Die Messerknigin
Eisenzähnen schauen aus den Fenstern
eh sie sich wieder den Zauberspiegeln zuwenden
oder der Hausarbeit,
Hoover, die gute Wahl gegen schmutzige Luft.
IV.
Sechzehn Uhr in Old Soho,
diesem Trödelmarkt verlorener Technologie.
Das Knirschen der Federn in alten Zauberkästen, aufgezogen
mit silbernen Uhrwerksschlüsseln,
ertönt schnarrend aus jeder Engel- und
Uhrmacherwerkstatt, den Zaubertrank- und Tabakläden.
Es regnet.
BBS-Kids in Schlapphüten fahren Zuhälterschlitten,
moderne Luden,
Könige im Reich von Signal to Noise,
und all ihre neongepunkteten Pferdchen flirten und drehen sich
unter den Lichtern,
Sukkuben und Inkuben mit Verfallsdatum und Chip-Card-Augen.
Sie sind dein – wenn du deinen PIN-Code weißt,
dein Gültigkeitsdatum und all dieses Zeug.
Eine zwinkerte mir zu
(blinkt an, an-aus, aus-aus-an),
Noise schluckt Signal in Fummelfellatio.
(Ich kreuze die Finger,
ein binärer Schutz gegen Hexen,
wirkt als Supraleiter genauso wie gegen Aberglauben.)
Zwei Poltergeister essen aus Pappschachteln. Old Soho macht mich immer nervös.
Brewer Street: Ein Zischen aus einer Gasse: Mephisto öffnet seinen braunen Mantel,
zeigt mir das Futter (eine Datenbank alter Beschwörungen,
Priester treiben’s mit Geistern – im Diagramm) flucht und fragt mich:
Einen Feind ausschalten?
Eine Ernte vernichten?
Eine Leibesfrucht verdorren?
Eine Unschuld verderben?
Eine Party ruinieren …?
Wie wär’s, Sir? Nein, Sir? Überlegen Sie es sich.
Nur ein Tropfen Ihres Blutes auf diesen Printout geträufelt
und Sie werden stolzer Besitzer eines neuen Voice-Synthesizers.
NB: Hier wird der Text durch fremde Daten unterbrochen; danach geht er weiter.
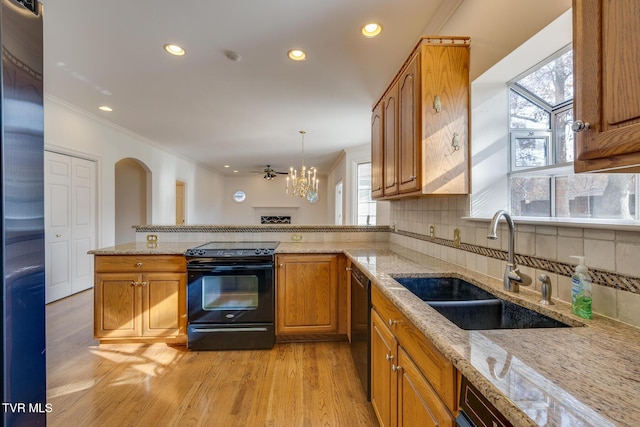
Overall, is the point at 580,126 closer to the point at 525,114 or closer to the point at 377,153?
the point at 525,114

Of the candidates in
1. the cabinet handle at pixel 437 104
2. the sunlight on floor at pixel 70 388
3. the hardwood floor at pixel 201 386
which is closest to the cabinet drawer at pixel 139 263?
the hardwood floor at pixel 201 386

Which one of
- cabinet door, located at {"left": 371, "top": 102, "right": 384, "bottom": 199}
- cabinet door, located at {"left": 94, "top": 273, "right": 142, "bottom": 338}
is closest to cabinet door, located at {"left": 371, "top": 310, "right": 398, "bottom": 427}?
cabinet door, located at {"left": 371, "top": 102, "right": 384, "bottom": 199}

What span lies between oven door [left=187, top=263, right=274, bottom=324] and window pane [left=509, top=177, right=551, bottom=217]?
1896 mm

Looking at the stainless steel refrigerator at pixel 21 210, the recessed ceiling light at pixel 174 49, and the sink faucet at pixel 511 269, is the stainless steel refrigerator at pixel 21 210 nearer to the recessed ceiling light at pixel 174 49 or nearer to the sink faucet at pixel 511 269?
the sink faucet at pixel 511 269

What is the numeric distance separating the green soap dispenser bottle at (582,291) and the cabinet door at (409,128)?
83 cm

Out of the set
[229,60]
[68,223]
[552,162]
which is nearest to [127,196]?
[68,223]

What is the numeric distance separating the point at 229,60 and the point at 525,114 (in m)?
2.41

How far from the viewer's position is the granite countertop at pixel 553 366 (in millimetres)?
502

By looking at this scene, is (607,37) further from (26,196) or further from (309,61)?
(309,61)

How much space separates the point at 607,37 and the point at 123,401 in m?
2.87

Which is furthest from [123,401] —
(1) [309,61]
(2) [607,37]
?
(1) [309,61]

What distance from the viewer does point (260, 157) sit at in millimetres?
7113

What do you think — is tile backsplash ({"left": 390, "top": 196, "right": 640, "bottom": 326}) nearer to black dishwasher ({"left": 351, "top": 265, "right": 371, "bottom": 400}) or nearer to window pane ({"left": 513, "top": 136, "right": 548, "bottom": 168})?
window pane ({"left": 513, "top": 136, "right": 548, "bottom": 168})

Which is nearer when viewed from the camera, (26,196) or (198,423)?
(26,196)
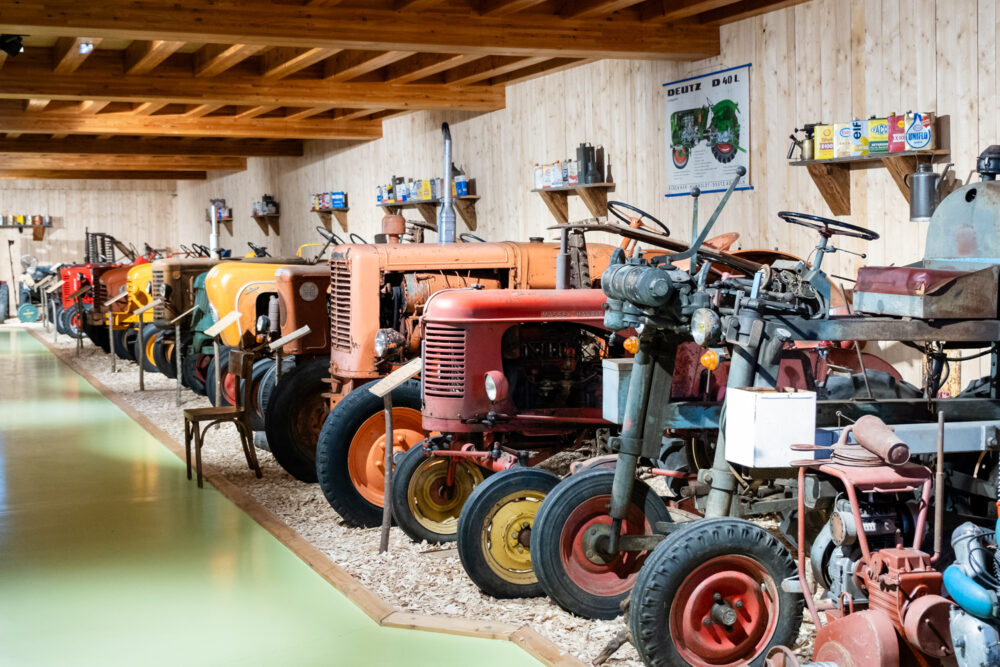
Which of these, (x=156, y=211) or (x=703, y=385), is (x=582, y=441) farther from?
(x=156, y=211)

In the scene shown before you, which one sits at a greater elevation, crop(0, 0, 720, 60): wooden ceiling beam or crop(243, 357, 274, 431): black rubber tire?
crop(0, 0, 720, 60): wooden ceiling beam

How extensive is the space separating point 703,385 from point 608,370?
2.22 feet

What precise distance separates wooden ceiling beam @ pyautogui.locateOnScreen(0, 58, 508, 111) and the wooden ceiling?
1 centimetres

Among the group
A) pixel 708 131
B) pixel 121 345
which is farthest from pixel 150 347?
pixel 708 131

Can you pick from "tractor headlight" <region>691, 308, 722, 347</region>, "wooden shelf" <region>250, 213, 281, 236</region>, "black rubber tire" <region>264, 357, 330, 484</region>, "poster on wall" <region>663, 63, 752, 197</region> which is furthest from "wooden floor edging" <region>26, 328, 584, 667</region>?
"wooden shelf" <region>250, 213, 281, 236</region>

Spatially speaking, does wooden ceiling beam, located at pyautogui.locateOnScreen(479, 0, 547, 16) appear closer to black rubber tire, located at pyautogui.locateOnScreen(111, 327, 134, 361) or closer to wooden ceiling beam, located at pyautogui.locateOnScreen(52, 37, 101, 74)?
wooden ceiling beam, located at pyautogui.locateOnScreen(52, 37, 101, 74)

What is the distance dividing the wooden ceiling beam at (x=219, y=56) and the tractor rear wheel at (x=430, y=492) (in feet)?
13.6

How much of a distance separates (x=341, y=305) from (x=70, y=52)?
3681mm

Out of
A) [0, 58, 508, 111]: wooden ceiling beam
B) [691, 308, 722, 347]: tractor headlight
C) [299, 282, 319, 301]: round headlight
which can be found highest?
[0, 58, 508, 111]: wooden ceiling beam

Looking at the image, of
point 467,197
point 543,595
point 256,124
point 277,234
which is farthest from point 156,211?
point 543,595

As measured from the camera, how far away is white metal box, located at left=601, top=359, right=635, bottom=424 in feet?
12.4

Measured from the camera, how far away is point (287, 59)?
8492 mm

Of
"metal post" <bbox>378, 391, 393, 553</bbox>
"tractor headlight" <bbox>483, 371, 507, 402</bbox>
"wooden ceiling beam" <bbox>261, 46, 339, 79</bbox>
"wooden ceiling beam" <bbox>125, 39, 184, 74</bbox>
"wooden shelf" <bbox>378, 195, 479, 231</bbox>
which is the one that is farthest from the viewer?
"wooden shelf" <bbox>378, 195, 479, 231</bbox>

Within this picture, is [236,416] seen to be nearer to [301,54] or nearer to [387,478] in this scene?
[387,478]
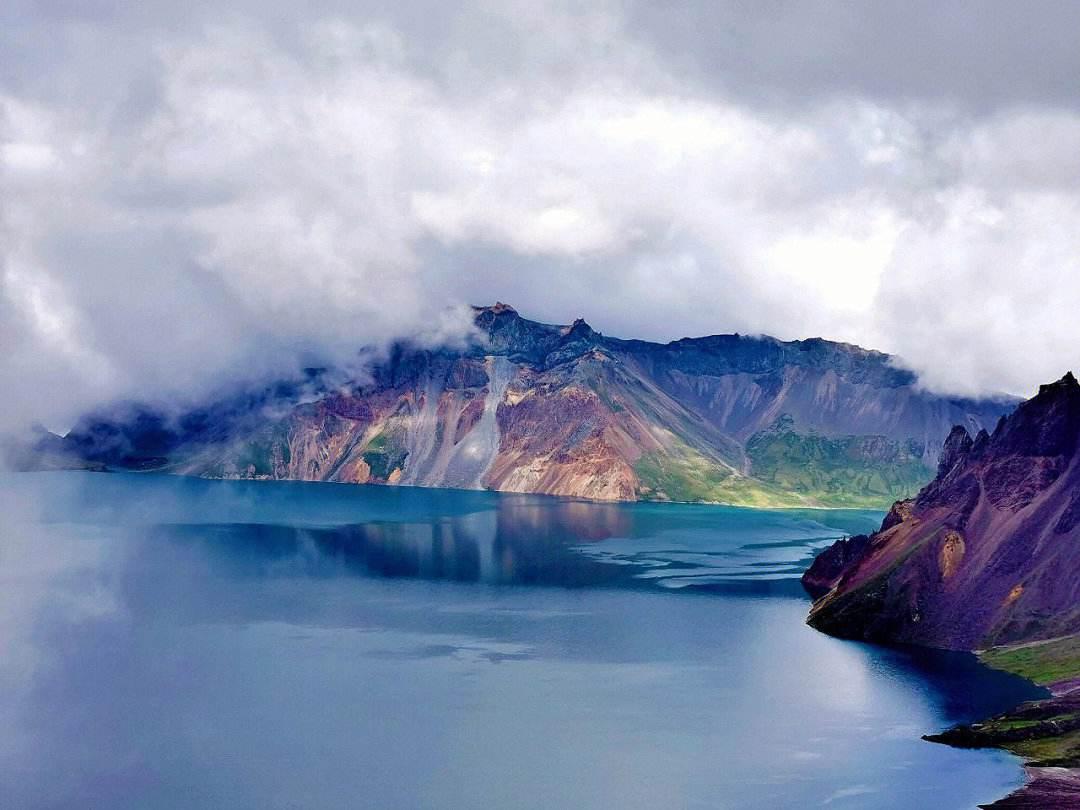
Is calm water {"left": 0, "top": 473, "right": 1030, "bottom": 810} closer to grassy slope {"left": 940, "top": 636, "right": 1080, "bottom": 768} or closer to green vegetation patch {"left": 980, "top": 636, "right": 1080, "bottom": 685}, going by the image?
grassy slope {"left": 940, "top": 636, "right": 1080, "bottom": 768}

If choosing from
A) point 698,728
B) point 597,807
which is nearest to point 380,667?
point 698,728

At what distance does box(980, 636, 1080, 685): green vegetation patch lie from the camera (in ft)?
533

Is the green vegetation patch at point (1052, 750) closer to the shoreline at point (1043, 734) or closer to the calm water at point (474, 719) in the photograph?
the shoreline at point (1043, 734)

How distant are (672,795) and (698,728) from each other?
25.1m

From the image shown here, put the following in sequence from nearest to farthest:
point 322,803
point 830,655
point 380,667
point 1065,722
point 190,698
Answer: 1. point 322,803
2. point 1065,722
3. point 190,698
4. point 380,667
5. point 830,655

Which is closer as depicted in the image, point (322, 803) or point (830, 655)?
point (322, 803)

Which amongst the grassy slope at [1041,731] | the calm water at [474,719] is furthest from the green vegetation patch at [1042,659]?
the calm water at [474,719]

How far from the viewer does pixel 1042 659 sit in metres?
170

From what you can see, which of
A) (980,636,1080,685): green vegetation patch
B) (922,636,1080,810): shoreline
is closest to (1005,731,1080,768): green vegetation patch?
(922,636,1080,810): shoreline

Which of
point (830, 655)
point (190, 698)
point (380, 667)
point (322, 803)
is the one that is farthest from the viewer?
point (830, 655)

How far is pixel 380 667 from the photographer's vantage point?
560 ft

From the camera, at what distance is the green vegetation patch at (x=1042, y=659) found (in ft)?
533

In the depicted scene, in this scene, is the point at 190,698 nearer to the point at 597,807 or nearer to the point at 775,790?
the point at 597,807

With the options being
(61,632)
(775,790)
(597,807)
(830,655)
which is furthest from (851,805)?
(61,632)
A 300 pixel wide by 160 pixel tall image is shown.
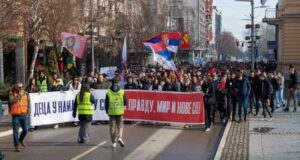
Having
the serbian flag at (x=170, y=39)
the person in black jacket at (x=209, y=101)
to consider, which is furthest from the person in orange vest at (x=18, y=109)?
the serbian flag at (x=170, y=39)

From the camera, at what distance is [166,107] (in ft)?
61.9

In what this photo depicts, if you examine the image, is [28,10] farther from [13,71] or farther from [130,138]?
[13,71]

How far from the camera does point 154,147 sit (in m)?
14.2

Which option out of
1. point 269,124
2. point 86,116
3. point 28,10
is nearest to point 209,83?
point 269,124

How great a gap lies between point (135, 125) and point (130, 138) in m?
3.38

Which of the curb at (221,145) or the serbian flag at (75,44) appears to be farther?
the serbian flag at (75,44)

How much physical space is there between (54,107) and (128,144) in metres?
4.60

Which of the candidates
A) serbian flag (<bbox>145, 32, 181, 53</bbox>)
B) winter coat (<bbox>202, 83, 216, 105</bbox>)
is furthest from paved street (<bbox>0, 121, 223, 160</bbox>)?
serbian flag (<bbox>145, 32, 181, 53</bbox>)

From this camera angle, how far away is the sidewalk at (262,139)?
483 inches

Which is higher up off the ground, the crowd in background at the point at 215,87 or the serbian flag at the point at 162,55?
the serbian flag at the point at 162,55

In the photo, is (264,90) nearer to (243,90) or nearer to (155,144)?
(243,90)

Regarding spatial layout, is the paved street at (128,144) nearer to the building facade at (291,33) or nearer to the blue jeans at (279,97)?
the blue jeans at (279,97)

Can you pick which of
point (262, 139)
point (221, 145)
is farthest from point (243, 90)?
point (221, 145)

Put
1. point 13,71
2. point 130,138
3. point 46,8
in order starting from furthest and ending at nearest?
point 13,71
point 46,8
point 130,138
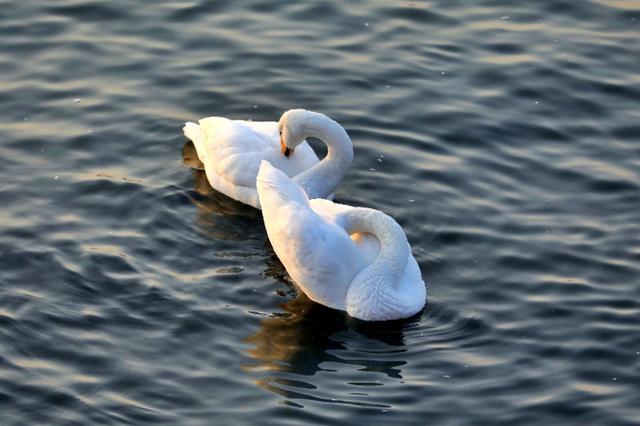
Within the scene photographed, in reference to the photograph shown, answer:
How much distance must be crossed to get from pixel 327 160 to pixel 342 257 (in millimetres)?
1826

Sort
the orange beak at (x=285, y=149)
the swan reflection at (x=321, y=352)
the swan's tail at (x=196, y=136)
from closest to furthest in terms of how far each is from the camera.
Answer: the swan reflection at (x=321, y=352)
the orange beak at (x=285, y=149)
the swan's tail at (x=196, y=136)

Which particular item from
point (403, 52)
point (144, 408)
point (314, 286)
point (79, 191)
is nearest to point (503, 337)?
point (314, 286)

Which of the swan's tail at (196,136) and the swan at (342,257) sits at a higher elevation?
the swan's tail at (196,136)

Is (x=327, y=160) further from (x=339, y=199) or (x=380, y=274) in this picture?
(x=380, y=274)

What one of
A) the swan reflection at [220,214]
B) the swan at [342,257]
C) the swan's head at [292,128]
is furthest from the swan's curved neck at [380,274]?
the swan's head at [292,128]

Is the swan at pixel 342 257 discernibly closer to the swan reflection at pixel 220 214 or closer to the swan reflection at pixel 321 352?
the swan reflection at pixel 321 352

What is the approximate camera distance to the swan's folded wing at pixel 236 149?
15.4m

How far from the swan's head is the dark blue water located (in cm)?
78

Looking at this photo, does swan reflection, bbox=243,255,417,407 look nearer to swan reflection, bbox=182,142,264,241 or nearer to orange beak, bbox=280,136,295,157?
swan reflection, bbox=182,142,264,241

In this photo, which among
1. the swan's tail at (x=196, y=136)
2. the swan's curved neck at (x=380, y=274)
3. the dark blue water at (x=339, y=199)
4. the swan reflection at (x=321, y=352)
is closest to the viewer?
the dark blue water at (x=339, y=199)

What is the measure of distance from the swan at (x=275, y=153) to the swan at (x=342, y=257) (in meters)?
1.24

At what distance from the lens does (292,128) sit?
15359 millimetres

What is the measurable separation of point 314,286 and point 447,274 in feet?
4.42

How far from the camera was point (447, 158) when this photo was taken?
16.2 metres
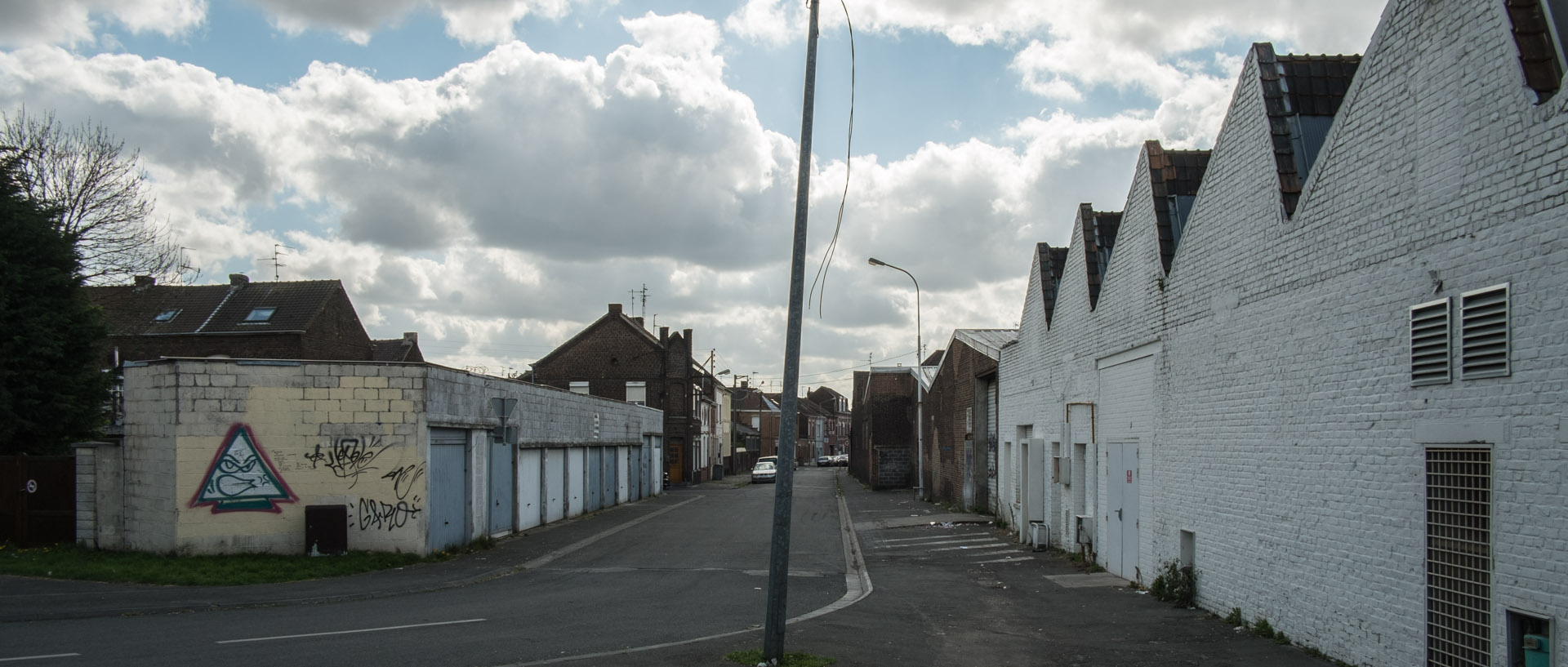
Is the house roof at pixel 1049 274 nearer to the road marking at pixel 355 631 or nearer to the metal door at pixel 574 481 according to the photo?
the road marking at pixel 355 631

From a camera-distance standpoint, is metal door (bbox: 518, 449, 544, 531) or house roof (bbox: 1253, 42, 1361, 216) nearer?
house roof (bbox: 1253, 42, 1361, 216)

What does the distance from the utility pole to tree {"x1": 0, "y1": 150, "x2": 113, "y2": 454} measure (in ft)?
63.9

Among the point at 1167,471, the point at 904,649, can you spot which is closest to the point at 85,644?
Answer: the point at 904,649

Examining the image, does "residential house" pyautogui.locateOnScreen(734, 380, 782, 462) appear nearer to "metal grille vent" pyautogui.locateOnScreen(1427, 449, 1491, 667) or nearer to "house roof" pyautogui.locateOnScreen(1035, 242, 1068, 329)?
"house roof" pyautogui.locateOnScreen(1035, 242, 1068, 329)

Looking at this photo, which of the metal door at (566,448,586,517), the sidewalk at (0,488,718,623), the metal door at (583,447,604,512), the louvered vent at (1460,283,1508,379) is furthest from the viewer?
the metal door at (583,447,604,512)

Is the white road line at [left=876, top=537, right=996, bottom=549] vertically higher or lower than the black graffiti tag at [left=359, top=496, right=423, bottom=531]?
lower

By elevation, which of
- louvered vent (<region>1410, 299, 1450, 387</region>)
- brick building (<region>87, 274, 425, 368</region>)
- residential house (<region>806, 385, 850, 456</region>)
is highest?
brick building (<region>87, 274, 425, 368</region>)

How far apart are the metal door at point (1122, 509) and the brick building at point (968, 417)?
10.6 meters

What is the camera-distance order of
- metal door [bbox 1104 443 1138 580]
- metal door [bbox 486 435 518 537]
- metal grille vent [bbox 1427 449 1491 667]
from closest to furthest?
metal grille vent [bbox 1427 449 1491 667] → metal door [bbox 1104 443 1138 580] → metal door [bbox 486 435 518 537]

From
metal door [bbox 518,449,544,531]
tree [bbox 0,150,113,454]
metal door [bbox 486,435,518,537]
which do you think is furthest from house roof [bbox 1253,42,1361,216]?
tree [bbox 0,150,113,454]

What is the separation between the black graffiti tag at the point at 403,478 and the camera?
1850 centimetres

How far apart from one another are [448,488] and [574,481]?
1128cm

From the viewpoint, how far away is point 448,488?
20.1 m

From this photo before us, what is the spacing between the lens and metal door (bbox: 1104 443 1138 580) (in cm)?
1539
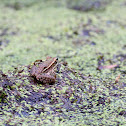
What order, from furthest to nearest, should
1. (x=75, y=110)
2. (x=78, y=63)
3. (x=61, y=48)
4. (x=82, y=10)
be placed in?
(x=82, y=10), (x=61, y=48), (x=78, y=63), (x=75, y=110)

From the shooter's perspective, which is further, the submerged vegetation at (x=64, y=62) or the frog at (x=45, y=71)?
the frog at (x=45, y=71)

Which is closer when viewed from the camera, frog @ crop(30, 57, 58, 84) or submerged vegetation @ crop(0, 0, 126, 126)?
submerged vegetation @ crop(0, 0, 126, 126)

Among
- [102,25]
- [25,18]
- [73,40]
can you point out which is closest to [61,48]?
[73,40]

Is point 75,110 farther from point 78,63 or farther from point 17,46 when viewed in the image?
point 17,46
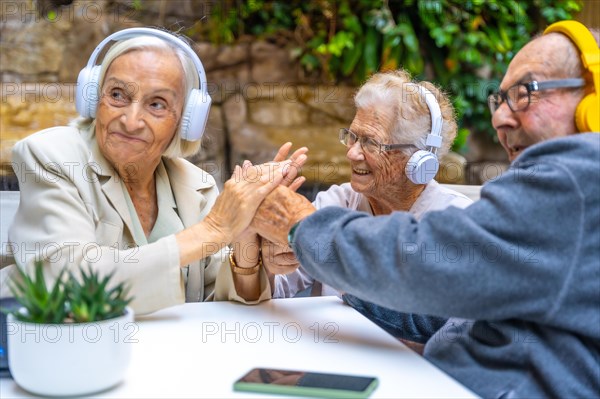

Hören Sie nur …
Er stellt einen tragbaren Zenith auf den alten Koffer, der ihm als Tisch dient,
lockt damit eine Zuschauerschar, verkabelt die Voicebox,
gibt ein
C: GO
und eine klare, reine Stimme zitiert:
Orientis princeps Beelzebub, inferni irredentista menarche et demigorgon, propitiamus vos …
Ich eile weiter, die Straße hinab,
Papiergeister wirbeln umher, alte Computerdrucke,
und immer noch hör ich ihn wie einen Marktschreier:
Nicht zwanzig
nicht achtzehn
nicht fünfzehn
Hat mich zwölf gekostet, Lady, so wahr Satan mir helfe.
Doch weil Sie so hübsch sind und
um Sie aufzumuntern, kriegen Sie es für
Fünf.
Ganz recht.
Fünf
Verkauft an die Dame mit den schönen Augen …
V.
Grünlich grau kauert der Erzbischof, blind in der Dunkelheit auf der Mauer von St. Paul’s,
klein, vogelhaft, leuchtend summt er: Input/Output, Input/Output.
Es ist schon fast sechs und der Stoßverkehr aus gestohlenen Träumen
und erweitertem Speicher verstopft den Gehweg unter uns.
Ich reich dem Mann mein Glas.
Er nimmt es behutsam und schlurft in den lauernden Schatten der Kathedrale.
Als er zurückkommt, ist das Glas wieder voll.
»Garantiert heilig?«, frag ich im Scherz.
Er zieht Buchstaben in den gefrorenen Dreck: wysiwyg
Und lächelt nicht mal.
(Wisiwig. Whiskey weg.)
Er hustet milchig grauen Schleim,
spuckt auf die Stufen.
Was ich in dem Glas sehe, scheint in der Tat heilig, doch man weiß ja nie,
wenn man nicht selbst eine Sirene ist oder ein Geist,
der aus dem Telecom-Mundstück herausflockt, den Piepston reitet,
eine Anrufung, eine ganz Falsche Nummer, dann erkennt man das Unheilige.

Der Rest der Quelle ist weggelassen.